What to work on:
• a. Please write out the part of the comments on Toronto in film that opens with the words containing "I'm not so sure" and closes with "set in toronto.".
• b. Translate this sentence from the comments on Toronto in film into Spanish: "A sense of 'place' can be a big part of a director's vision, and of an artist's work in general."

Text under study:
▼▼▼
Incidentally, on a recent transatlantic flight I was pleasantly surprised to find that the object of my attention on my British Airways personal TV, "Traitor," starring Don Cheadle, had a major TO angle. Specifically, the kingpin of a strange, al Qaeda-meets-the-Gotti-family terrorist ring was holed up in Little India. No such thing as bad publicity....
 
I'm not so sure I agree... A sense of 'place' can be a big part of a director's vision, and of an artist's work in general. Woody Allen is an obvious example. Cities are often a huge source of inspiration in all art forms from literature to music and film etc, and it's refreshing to see Toronto artists reflecting on their own space and surroundings, celebrating them in a way, that does imply a certain 'world-classyness' in the sense of having a vision and confidence that the specificity of these reflections are compelling in a worldly way. Atwood has always done this for Toronto, and Egoyan too in a way that Cronenberg and many other Toronto-based internationally known artists haven't. Hopefully we'll see more.
 
egoyan and cronenberg have shot films in toronto for quite some time. of course, not all of them have been set in toronto.

egoyan's film "adoration", whichc premiered at TIFF last year, has yet to be released to theaters. it was picked up by sony pictures and i hope it will be out soon. in interviews, egoyan said the DVP played a starring role.
▲▲▲
Supplied data:
▼▼▼
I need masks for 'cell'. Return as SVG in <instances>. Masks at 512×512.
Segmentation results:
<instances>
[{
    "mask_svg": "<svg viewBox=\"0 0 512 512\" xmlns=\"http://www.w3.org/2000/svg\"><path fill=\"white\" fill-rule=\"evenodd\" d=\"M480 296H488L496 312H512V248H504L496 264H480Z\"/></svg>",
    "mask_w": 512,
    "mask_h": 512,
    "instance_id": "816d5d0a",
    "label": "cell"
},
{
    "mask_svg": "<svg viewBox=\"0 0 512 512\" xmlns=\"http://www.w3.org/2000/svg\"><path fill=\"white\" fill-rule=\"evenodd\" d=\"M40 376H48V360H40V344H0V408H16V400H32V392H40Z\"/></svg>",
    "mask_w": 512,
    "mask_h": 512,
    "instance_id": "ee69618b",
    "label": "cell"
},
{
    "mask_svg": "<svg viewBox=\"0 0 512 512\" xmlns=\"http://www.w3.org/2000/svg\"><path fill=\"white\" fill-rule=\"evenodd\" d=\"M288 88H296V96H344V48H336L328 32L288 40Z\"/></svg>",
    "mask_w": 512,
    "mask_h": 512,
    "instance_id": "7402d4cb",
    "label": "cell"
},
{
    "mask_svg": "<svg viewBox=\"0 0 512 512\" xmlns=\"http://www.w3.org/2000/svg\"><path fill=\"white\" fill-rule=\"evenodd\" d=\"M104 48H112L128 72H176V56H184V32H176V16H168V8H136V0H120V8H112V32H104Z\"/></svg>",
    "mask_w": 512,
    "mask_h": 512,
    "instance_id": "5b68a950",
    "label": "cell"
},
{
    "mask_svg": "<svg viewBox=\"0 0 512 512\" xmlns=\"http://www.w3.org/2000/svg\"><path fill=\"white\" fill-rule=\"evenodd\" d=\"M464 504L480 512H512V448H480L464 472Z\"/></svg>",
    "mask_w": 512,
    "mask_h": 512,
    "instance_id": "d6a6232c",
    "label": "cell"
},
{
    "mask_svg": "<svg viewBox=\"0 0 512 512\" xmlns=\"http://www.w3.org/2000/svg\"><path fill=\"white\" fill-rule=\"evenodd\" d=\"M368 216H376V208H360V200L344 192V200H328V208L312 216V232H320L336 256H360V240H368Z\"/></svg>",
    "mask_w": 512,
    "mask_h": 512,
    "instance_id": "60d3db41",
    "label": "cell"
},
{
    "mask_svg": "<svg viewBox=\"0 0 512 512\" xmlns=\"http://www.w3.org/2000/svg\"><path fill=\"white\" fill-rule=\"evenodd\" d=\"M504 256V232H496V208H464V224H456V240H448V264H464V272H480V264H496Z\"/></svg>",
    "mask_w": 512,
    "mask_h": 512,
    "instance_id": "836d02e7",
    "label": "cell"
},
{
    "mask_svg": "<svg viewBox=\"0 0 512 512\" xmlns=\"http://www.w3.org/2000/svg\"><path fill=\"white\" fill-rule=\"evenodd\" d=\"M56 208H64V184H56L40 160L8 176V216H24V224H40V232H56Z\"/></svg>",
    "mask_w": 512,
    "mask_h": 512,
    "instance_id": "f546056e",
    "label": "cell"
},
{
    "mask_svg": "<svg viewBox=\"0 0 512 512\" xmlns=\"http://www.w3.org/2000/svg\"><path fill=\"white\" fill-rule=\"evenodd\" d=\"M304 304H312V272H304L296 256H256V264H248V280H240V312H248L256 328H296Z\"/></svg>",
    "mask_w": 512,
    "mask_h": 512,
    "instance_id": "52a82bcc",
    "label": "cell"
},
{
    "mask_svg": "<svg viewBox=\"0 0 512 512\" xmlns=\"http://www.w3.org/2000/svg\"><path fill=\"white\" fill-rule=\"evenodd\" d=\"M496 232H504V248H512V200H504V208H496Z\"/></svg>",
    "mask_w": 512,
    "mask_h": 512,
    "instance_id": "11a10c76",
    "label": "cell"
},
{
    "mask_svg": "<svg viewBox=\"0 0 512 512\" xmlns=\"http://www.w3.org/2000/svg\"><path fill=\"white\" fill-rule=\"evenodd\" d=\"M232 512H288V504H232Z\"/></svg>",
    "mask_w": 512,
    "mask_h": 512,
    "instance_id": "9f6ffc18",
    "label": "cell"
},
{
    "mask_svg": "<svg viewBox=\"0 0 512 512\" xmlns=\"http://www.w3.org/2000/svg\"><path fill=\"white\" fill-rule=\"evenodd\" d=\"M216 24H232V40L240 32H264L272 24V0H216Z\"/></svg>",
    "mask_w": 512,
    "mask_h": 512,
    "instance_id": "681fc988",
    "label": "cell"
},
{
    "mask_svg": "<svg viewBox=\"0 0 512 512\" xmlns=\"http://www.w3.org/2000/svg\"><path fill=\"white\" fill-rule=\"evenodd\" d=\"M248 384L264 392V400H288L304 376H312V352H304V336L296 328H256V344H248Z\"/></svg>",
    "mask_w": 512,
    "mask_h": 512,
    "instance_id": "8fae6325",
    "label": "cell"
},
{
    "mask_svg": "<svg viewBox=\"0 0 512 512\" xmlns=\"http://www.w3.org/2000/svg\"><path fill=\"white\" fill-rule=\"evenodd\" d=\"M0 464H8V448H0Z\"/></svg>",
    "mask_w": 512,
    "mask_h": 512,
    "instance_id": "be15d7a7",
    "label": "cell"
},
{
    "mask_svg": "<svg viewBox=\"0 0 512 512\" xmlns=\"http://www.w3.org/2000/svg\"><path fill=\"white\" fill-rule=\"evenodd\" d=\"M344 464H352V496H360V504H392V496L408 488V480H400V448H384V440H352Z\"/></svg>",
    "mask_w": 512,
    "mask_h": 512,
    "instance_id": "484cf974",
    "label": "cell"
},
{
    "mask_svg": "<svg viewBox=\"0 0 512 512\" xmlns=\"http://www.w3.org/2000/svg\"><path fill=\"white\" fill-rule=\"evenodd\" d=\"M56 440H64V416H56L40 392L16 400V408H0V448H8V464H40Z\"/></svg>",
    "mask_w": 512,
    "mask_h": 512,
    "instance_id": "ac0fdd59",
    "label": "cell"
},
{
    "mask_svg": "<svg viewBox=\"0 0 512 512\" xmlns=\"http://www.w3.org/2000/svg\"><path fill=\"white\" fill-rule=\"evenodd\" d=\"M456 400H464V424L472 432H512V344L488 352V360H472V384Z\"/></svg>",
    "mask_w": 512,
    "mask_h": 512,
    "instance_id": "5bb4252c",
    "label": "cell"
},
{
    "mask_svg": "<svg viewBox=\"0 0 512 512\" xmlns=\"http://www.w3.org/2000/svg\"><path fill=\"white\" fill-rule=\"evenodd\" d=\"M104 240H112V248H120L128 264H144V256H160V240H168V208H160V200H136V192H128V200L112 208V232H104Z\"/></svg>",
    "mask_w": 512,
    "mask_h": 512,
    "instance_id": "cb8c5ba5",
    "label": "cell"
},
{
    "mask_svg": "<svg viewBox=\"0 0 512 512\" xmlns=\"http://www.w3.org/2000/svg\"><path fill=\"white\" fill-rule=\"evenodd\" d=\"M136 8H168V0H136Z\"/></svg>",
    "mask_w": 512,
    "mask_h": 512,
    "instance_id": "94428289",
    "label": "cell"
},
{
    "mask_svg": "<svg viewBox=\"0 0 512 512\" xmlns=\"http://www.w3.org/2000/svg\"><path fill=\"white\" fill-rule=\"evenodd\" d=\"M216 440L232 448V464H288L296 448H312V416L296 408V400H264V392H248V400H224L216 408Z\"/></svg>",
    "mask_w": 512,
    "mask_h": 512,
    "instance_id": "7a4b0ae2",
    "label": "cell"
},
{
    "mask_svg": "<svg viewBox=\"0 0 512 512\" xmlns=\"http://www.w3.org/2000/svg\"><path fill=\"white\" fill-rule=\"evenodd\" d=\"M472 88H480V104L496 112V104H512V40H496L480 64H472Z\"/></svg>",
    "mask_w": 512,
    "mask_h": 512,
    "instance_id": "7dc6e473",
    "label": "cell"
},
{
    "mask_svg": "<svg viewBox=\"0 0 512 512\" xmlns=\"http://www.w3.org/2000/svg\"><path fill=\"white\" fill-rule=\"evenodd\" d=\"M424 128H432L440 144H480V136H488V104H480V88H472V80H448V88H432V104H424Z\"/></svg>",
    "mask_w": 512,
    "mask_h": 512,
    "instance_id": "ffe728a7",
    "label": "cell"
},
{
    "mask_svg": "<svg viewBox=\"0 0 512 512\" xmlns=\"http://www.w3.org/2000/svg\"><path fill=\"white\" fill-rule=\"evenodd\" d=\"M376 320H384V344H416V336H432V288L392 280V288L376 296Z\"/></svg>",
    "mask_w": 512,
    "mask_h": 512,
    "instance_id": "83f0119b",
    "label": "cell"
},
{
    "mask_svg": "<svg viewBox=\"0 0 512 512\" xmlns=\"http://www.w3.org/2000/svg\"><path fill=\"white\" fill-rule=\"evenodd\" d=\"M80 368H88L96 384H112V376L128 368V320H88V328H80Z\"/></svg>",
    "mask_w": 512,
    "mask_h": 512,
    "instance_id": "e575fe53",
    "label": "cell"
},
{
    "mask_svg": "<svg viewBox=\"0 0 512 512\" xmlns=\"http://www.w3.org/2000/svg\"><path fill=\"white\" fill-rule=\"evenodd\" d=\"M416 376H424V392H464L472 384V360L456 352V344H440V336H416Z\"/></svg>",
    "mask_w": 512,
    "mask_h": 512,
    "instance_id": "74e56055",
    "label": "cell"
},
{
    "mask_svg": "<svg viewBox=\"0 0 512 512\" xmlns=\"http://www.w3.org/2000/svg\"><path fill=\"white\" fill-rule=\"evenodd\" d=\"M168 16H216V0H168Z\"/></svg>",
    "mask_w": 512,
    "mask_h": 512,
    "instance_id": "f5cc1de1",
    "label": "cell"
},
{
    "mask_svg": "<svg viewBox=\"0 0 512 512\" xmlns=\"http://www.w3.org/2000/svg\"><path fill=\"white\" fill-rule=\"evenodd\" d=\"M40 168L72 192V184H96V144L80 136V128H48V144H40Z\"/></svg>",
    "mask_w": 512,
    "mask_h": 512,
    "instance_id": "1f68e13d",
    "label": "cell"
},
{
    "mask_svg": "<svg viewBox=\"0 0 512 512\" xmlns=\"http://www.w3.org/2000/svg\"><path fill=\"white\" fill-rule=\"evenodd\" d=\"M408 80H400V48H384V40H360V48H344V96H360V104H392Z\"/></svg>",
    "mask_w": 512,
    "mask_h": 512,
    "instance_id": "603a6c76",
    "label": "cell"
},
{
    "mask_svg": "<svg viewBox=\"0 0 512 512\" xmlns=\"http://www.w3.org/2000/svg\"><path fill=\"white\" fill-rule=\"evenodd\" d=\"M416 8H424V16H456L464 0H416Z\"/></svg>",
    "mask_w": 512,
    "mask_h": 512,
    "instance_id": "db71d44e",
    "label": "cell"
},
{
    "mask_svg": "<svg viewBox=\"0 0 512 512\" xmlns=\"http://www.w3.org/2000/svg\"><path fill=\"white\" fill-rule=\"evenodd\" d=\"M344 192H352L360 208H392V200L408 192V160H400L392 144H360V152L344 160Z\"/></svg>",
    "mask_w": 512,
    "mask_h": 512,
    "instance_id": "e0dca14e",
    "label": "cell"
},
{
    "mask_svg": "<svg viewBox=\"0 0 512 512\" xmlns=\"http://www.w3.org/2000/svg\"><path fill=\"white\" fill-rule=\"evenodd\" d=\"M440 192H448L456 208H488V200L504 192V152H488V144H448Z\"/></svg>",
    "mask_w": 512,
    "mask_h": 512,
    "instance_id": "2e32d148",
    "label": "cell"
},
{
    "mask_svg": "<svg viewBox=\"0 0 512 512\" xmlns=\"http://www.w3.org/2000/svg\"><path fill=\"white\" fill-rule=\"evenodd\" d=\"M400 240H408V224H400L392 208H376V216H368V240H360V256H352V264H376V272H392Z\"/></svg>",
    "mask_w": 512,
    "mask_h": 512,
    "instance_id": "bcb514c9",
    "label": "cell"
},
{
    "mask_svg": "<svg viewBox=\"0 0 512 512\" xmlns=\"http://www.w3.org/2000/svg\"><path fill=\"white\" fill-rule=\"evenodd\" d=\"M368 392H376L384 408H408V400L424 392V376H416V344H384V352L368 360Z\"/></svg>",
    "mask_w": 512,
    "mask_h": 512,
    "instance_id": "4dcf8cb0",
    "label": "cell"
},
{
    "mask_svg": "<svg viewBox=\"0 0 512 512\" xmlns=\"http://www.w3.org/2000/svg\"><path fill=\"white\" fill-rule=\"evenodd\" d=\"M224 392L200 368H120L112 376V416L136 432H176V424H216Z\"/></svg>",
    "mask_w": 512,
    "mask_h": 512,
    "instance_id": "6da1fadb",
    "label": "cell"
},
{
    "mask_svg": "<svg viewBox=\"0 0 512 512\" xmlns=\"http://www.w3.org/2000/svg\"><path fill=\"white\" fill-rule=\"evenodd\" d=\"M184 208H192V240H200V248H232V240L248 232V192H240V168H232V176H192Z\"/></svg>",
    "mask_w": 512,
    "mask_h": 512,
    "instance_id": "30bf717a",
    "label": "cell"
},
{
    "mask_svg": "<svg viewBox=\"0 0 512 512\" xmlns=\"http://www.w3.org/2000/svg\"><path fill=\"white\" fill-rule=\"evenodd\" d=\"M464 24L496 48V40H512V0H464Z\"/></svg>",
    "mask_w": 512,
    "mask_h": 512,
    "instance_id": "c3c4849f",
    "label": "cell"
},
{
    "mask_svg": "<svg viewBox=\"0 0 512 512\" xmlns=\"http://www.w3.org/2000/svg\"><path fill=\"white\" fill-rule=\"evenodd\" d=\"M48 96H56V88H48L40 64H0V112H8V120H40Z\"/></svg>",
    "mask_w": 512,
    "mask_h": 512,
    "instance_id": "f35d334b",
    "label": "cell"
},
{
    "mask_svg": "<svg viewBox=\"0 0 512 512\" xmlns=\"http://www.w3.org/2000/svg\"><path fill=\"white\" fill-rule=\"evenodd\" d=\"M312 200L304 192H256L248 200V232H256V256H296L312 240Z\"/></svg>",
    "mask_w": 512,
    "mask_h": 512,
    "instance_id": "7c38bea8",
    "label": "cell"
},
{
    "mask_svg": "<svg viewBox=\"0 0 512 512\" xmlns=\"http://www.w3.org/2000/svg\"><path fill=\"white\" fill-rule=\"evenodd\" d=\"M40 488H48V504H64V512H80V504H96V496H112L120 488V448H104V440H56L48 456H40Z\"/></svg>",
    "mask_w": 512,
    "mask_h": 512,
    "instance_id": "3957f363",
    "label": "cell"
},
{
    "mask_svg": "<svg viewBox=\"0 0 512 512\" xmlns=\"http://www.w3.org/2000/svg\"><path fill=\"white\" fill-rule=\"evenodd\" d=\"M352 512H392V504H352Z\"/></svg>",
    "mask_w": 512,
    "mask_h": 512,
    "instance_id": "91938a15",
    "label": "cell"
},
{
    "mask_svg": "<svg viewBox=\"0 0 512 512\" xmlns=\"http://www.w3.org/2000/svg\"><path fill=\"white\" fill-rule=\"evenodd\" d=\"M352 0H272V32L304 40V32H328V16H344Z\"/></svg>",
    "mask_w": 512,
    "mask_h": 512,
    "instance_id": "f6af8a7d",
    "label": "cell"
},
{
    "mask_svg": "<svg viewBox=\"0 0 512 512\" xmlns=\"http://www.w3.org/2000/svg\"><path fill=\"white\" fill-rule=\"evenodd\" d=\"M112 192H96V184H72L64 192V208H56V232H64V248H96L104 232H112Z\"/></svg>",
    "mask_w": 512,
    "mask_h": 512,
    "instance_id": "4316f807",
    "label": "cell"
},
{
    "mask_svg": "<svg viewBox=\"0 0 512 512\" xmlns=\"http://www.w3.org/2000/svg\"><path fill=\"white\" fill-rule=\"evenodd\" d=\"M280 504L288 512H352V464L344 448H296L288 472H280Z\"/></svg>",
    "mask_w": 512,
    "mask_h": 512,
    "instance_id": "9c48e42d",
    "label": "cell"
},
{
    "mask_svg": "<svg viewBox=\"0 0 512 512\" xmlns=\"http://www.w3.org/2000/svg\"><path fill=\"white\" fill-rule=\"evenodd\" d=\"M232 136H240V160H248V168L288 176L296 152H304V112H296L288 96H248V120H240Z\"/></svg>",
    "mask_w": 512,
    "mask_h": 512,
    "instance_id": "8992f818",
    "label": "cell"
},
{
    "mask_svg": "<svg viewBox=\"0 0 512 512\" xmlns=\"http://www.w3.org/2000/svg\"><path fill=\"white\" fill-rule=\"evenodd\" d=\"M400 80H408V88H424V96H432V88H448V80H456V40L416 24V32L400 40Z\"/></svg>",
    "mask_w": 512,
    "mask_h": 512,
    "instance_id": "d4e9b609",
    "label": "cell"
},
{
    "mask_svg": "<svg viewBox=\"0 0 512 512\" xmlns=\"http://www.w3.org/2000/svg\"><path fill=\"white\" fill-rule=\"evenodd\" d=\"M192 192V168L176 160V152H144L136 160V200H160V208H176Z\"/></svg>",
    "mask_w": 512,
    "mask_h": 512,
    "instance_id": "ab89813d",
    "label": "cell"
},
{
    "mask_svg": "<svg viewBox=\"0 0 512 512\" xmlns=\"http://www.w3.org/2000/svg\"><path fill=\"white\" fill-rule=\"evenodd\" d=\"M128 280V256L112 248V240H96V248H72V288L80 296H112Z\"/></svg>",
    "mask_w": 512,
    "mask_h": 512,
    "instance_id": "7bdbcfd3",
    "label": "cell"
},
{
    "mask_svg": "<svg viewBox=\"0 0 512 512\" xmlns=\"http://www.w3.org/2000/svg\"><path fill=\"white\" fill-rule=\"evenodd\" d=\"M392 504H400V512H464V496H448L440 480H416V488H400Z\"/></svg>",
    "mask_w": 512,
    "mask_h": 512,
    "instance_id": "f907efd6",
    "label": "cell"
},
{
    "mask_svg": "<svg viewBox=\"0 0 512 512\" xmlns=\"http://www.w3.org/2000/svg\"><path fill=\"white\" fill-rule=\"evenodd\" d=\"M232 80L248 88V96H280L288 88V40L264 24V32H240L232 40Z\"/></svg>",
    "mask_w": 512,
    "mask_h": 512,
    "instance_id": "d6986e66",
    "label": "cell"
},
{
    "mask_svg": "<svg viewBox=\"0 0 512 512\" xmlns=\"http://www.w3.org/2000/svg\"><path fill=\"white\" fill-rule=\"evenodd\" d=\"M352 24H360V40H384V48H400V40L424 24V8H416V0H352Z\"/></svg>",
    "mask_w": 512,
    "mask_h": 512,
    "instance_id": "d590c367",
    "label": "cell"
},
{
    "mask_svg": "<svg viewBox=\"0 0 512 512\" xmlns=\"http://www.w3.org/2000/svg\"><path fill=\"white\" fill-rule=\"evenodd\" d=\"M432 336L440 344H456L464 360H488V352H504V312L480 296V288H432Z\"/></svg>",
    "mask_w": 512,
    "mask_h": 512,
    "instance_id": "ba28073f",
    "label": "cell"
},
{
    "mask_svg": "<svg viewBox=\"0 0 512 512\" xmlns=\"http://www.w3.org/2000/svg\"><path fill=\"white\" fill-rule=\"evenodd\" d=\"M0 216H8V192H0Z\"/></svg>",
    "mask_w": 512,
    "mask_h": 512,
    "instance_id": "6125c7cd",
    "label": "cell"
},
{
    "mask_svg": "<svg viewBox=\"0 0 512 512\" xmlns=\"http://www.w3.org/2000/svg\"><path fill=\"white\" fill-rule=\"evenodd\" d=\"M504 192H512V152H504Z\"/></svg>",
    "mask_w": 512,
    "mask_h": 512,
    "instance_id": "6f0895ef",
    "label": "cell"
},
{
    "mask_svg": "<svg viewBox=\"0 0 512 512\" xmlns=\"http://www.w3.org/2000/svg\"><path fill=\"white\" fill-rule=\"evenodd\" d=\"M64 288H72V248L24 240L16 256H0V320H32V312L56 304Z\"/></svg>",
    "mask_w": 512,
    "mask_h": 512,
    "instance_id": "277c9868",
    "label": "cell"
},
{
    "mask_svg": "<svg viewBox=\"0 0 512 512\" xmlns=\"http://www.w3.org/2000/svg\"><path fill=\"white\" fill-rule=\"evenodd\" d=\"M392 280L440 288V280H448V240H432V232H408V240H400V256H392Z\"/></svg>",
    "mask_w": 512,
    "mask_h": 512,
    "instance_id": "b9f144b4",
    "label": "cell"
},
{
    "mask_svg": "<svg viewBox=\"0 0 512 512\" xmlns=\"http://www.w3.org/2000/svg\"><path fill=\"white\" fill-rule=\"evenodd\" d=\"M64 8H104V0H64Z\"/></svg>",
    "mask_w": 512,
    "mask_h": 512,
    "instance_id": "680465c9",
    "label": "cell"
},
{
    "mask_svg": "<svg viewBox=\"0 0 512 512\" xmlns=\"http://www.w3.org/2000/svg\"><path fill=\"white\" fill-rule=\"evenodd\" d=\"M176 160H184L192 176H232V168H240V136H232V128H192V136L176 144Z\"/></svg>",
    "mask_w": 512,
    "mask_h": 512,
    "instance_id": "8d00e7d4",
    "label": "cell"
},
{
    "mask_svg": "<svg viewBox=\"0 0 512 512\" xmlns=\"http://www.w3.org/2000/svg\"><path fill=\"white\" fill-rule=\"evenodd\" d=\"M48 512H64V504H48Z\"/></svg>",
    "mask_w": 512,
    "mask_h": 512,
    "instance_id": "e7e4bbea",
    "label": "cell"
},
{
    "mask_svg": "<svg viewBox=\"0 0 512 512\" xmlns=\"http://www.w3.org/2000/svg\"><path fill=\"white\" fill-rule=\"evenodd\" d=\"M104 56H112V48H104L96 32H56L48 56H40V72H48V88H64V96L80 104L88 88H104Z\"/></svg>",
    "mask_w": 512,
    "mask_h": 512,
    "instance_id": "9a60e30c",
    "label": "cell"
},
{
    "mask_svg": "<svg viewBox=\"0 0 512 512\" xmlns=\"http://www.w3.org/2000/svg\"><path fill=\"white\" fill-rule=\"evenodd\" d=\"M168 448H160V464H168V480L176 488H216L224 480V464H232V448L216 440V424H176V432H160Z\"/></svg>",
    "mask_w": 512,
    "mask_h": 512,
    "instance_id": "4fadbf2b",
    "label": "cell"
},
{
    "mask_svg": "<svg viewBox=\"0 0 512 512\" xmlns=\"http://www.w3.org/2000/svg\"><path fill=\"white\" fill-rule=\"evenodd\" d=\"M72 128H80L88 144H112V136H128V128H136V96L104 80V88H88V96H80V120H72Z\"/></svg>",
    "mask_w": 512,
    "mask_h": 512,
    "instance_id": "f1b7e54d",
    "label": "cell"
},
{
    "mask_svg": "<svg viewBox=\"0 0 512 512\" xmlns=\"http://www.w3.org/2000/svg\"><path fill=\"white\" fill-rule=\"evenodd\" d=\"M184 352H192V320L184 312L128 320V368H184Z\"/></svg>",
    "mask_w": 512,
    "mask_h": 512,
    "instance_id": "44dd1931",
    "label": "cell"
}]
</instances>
▲▲▲
Task results:
• a.
I'm not so sure I agree... A sense of 'place' can be a big part of a director's vision, and of an artist's work in general. Woody Allen is an obvious example. Cities are often a huge source of inspiration in all art forms from literature to music and film etc, and it's refreshing to see Toronto artists reflecting on their own space and surroundings, celebrating them in a way, that does imply a certain 'world-classyness' in the sense of having a vision and confidence that the specificity of these reflections are compelling in a worldly way. Atwood has always done this for Toronto, and Egoyan too in a way that Cronenberg and many other Toronto-based internationally known artists haven't. Hopefully we'll see more.
 
egoyan and cronenberg have shot films in toronto for quite some time. of course, not all of them have been set in toronto.

• b. El sentido de «lugar» puede ser una parte importante de la visión de un director y de la obra de un artista en general.